With four houses scheduled to close in November and one in December, total sales for 2015 are expected to be on par with 2014. Those sales in the pipeline for the final weeks of the year include two houses in the mid-$2 millions, two priced below $1.5 million, and an attractive recent construction house on a busy corner.

What is different is that there has been only one sale over $4 million since the summer and none expected before year end, unless there is some compelling new inventory forthcoming.


Pending contracts during 2015, the most obvious leading indicator, have been below levels seen in the previous two years (with the exception of a brief peak in the summer).


Another leading indicator is the level of showing activity in the various market areas we cover.
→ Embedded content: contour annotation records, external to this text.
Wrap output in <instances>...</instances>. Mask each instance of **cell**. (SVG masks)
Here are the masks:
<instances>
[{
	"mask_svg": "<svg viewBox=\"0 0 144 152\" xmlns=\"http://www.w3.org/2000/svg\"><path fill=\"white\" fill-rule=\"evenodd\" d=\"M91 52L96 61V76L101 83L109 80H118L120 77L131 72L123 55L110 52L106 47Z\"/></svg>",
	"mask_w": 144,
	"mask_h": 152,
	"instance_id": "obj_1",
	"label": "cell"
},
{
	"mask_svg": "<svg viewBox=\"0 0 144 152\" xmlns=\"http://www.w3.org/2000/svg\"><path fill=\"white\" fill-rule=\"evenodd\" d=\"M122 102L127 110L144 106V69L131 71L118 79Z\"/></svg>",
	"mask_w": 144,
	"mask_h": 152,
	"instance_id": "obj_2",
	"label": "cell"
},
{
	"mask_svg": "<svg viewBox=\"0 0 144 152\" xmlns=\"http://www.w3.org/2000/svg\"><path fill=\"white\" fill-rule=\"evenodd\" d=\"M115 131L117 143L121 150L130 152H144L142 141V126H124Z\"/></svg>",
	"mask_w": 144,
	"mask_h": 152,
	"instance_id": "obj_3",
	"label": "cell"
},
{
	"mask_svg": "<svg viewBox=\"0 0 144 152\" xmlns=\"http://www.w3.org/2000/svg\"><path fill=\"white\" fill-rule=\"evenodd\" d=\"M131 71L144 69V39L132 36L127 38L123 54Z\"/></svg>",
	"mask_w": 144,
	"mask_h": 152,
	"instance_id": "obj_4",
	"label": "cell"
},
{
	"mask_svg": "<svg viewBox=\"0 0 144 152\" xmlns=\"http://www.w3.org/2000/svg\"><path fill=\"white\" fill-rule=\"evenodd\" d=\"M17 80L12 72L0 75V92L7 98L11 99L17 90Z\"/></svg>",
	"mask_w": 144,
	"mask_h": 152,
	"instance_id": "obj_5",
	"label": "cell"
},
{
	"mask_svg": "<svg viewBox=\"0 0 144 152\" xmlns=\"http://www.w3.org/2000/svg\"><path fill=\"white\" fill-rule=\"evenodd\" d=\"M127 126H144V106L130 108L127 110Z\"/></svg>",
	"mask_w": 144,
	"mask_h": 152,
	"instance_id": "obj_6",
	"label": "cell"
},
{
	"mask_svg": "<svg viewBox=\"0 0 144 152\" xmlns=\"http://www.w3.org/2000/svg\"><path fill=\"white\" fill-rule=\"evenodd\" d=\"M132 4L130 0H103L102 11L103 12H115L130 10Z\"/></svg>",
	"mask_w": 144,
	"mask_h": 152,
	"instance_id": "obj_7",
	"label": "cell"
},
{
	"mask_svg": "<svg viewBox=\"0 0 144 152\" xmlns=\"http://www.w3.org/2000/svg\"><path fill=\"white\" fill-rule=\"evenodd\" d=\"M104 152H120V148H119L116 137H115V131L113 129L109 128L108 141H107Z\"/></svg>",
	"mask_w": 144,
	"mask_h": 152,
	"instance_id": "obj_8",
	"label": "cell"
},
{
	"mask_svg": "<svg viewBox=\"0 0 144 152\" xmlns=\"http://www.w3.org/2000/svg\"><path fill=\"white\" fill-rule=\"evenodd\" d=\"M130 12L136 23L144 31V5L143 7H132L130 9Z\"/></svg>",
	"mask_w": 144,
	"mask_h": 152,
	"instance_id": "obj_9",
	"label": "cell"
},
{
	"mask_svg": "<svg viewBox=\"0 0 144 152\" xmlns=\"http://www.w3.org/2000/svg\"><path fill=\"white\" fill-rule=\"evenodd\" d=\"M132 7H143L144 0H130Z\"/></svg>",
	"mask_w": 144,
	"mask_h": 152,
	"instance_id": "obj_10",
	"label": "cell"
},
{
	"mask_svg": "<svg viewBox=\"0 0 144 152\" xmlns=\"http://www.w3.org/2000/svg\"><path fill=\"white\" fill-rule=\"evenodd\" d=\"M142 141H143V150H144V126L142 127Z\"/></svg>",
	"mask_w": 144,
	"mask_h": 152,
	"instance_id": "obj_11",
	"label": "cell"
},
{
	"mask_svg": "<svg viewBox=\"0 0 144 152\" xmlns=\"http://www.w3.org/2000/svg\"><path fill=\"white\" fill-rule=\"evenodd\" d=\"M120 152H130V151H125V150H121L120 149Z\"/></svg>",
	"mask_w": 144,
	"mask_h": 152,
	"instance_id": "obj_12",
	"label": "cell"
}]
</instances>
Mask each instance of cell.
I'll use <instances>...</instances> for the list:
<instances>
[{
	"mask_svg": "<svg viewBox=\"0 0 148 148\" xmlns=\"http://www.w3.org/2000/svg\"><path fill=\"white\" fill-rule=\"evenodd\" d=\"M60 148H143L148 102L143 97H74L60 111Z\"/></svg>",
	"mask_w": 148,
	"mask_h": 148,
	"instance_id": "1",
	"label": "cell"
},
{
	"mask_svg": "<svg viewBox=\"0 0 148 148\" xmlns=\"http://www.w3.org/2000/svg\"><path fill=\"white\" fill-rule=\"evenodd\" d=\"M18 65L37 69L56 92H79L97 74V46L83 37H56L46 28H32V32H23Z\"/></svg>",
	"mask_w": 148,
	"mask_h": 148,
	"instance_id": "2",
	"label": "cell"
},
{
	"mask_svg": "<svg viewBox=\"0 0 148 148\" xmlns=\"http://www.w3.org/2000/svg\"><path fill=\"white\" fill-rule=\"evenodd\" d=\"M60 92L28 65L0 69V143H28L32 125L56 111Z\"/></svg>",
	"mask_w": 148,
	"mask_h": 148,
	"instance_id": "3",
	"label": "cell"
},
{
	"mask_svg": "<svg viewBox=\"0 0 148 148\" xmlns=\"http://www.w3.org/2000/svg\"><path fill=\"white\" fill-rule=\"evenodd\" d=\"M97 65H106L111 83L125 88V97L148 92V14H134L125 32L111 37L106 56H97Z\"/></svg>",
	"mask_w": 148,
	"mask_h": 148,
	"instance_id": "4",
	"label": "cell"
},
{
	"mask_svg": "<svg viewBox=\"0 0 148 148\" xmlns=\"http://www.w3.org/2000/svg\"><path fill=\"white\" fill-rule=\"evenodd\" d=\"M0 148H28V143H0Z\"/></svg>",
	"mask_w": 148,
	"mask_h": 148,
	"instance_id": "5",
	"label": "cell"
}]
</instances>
After a steady climb in viewings of houses by buyers from July through September, there was a marked decline in October in the over $2 million market in all central market areas, with the exception of Memorial. (It was interesting to note that for the price range between $1 million and $2 million showing activity remained steady, if flat.)


By way of explanation, one can conservatively speculate that the state of the energy market — or rather the uncertainty it has created – is largely to blame.

In many past years the final quarter of the year has been the busiest for pending contracts, and for closings too. Bonuses were often announced following the release of third-quarter company results and the conclusion of semi-annual redetermination by their lenders. The tone in the fall of 2015 has been tense.

Even through the first half of 2015 energy executives, their lenders and attorneys made up over half the buyers of property in River Oaks. When the statistics for all of 2015 are complete, it is expected that energy executives will continue to be prominent, albeit from other facets of the industry, but also that there will be more diversity of other occupations.